Prepared search databases¶
RefSeq microbial genomes - SBT¶
These database are formatted for use with sourmash search
and
sourmash gather
. They are calculated with a scaled value of 2000.
Approximately 60,000 microbial genomes (including viral and fungal) from NCBI RefSeq.
RefSeq k=21, 2018.03.29 - 7 GB
RefSeq k=31, 2018.03.29 - 7 GB
RefSeq k=51, 2018.03.29 - 7.1 GB
Genbank microbial genomes - SBT¶
These database are formatted for use with sourmash search
and
sourmash gather
.
Approximately 100,000 microbial genomes (including viral and fungal) from NCBI Genbank.

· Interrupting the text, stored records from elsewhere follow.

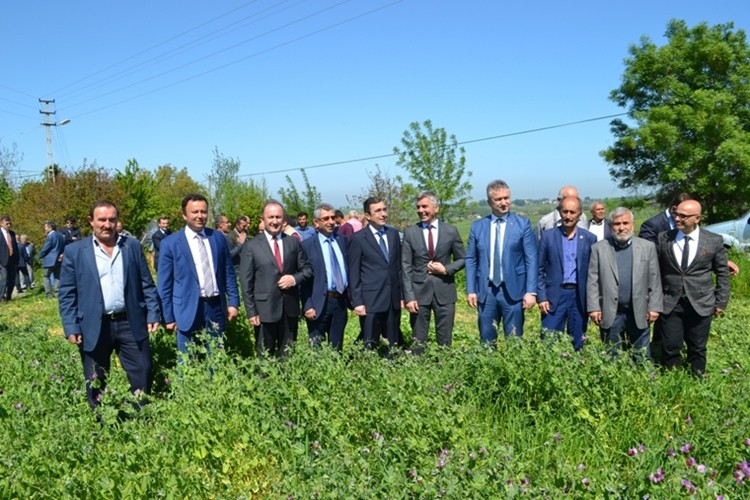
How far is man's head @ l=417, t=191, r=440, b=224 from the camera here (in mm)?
6172

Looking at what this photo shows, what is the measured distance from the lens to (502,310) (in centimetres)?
605

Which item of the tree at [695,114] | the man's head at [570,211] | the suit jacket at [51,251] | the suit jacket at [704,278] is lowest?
the suit jacket at [704,278]

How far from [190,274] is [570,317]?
3682mm

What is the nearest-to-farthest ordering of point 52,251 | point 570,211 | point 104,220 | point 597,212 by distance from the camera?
point 104,220, point 570,211, point 597,212, point 52,251

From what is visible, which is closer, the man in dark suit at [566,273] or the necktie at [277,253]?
the man in dark suit at [566,273]

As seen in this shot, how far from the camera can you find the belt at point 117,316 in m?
4.90

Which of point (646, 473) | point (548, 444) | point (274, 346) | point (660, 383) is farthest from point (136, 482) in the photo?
point (660, 383)

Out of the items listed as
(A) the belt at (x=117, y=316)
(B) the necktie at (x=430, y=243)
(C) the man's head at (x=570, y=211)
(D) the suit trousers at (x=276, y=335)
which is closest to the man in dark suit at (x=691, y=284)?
(C) the man's head at (x=570, y=211)

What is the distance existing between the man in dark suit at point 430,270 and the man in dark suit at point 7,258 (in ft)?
35.5

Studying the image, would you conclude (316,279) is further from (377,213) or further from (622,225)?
(622,225)

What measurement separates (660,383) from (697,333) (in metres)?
1.39

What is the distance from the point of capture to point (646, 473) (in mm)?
2926

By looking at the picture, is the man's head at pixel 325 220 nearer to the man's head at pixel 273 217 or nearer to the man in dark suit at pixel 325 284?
the man in dark suit at pixel 325 284

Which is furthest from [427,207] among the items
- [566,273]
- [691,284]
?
[691,284]
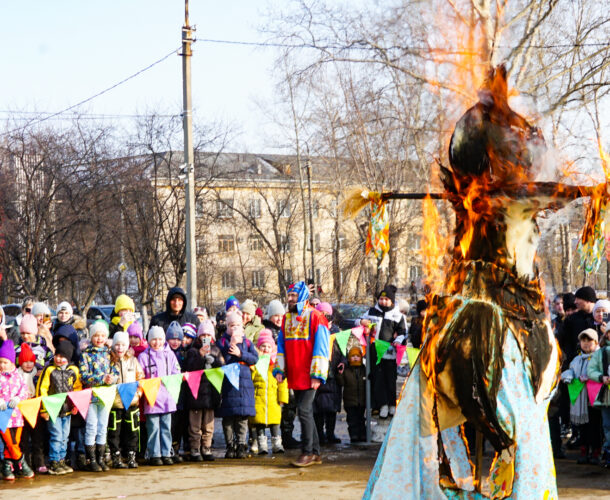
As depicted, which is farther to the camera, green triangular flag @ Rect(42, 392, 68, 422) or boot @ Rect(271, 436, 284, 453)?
boot @ Rect(271, 436, 284, 453)

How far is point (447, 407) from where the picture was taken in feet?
18.0

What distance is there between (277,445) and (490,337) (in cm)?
640

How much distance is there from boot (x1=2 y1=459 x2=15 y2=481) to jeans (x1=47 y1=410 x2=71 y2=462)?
0.45 meters

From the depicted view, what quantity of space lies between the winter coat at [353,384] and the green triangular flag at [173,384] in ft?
7.22

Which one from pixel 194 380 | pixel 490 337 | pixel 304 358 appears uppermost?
pixel 490 337

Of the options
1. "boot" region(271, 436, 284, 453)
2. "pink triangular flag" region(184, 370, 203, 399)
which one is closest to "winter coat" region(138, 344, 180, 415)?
"pink triangular flag" region(184, 370, 203, 399)

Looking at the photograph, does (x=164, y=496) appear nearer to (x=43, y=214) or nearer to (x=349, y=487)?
(x=349, y=487)

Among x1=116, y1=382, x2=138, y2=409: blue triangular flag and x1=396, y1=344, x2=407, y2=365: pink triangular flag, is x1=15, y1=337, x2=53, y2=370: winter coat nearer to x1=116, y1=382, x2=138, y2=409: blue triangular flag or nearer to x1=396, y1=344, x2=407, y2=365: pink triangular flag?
x1=116, y1=382, x2=138, y2=409: blue triangular flag

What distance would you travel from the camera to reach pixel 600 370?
9.86m

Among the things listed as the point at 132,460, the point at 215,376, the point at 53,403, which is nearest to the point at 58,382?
the point at 53,403

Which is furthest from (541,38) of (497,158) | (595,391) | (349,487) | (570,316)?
(497,158)

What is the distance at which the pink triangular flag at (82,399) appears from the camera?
32.9 feet

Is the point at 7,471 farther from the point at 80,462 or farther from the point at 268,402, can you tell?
the point at 268,402

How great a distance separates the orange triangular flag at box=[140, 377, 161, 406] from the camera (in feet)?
34.2
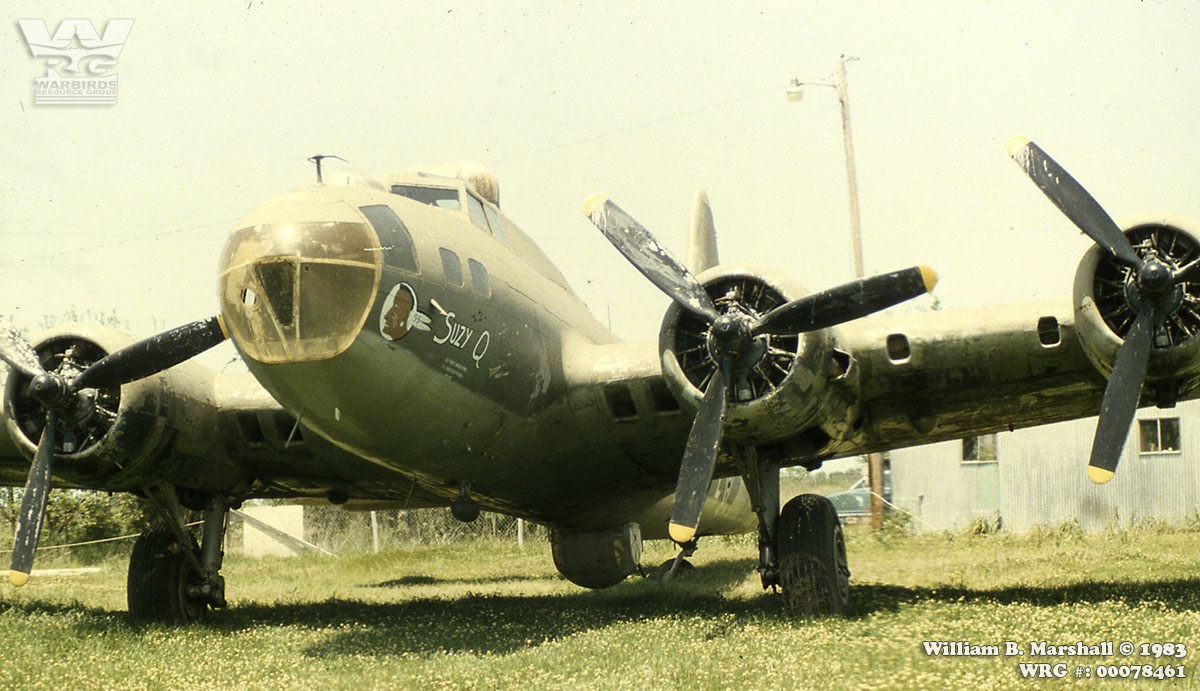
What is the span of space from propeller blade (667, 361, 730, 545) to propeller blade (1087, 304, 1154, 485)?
298 centimetres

Genbank k=21, 2018.03.29- 8.4 GB
Genbank k=31, 2018.03.29 - 8.4 GB
Genbank k=51, 2018.03.29 - 8.4 GB
Details¶
The individual signatures for the above SBTs were calculated as follows:
sourmash compute -k 4,5 \
-n 2000 \
--track-abundance \
--name-from-first \
-o {output} \
{input}
sourmash compute -k 21,31,51 \
--scaled 2000 \
--track-abundance \
--name-from-first \
-o {output} \
{input}
See github.com/dib-lab/sourmash_databases for a Snakemake workflow to build the databases.
Genbank LCA Database¶
These databases are formatted for use with sourmash lca
; they are
v2 LCA databases and will work with sourmash v2.0a11 and later.
They are calculated with a scaled value of 10000 (1e5).
Approximately 87,000 microbial genomes (including viral and fungal) from NCBI Genbank.
Genbank k=21, 2017.11.07, 109 MB
Genbank k=31, 2017.11.07, 120 MB
Genbank k=51, 2017.11.07, 125 MB
Details¶
The above LCA databases were calculated as follows:
sourmash lca index genbank-genomes-taxonomy.2017.05.29.csv \
genbank-k21.lca.json.gz -k 21 --scaled=10000 \
-f --traverse-directory .sbt.genbank-k21 --split-identifiers
See github.com/dib-lab/2018-ncbi-lineages for information on preparing the genbank-genomes-taxonomy file.